Existing diffusion-based recommendation models lack thermodynamic theoretical foundations, and their energy optimization objectives fundamentally conflict with the conventional entropy minimization paradigm. Method: This paper establishes, for the first time, a thermodynamically grounded framework for recommendation completeness analysis. We propose FreeRec—a minimalist diffusion recommendation model—that unifies energy and entropy optimization via Helmholtz free energy maximization. To preserve the bipartite structure of user–item interactions, we design an anisotropic-preserving denoiser; additionally, we introduce the AR-GSP sampling strategy to enhance generative robustness. Contribution/Results: Theoretical analysis guarantees convergence and preference fidelity. Empirical evaluation demonstrates that FreeRec significantly outperforms state-of-the-art baselines in recommendation accuracy, inference efficiency, and hard negative sample learning.

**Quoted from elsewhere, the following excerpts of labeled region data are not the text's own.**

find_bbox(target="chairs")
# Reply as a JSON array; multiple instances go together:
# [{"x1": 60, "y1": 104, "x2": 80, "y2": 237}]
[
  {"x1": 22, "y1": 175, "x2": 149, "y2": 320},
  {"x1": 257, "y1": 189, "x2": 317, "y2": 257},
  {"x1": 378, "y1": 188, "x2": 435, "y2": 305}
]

Diffusion models (DMs) have recently gained significant interest for their exceptional potential in recommendation tasks. This stems primarily from their prominent capability in distilling, modeling, and generating comprehensive user preferences. However, previous work fails to examine DMs in recommendation tasks through a rigorous lens. In this paper, we first experimentally investigate the completeness of recommender models from a thermodynamic view. We reveal that existing DM-based recommender models operate by maximizing the energy, while classic recommender models operate by reducing the entropy. Based on this finding, we propose a minimalistic diffusion framework that incorporates both factors via the maximization of Helmholtz free energy. Meanwhile, to foster the optimization, our reverse process is armed with a well-designed denoiser to maintain the inherent anisotropy, which measures the user-item cross-correlation in the context of bipartite graphs. Finally, we adopt an Acceptance-Rejection Gumbel Sampling Process (AR-GSP) to prioritize the far-outnumbered unobserved interactions for model robustness. AR-GSP integrates an acceptance-rejection sampling to ensure high-quality hard negative samples for general recommendation tasks, and a timestep-dependent Gumbel Softmax to handle an adaptive sampling strategy for diffusion models. Theoretical analyses and extensive experiments demonstrate that our proposed framework has distinct superiority over baselines in terms of accuracy and efficiency.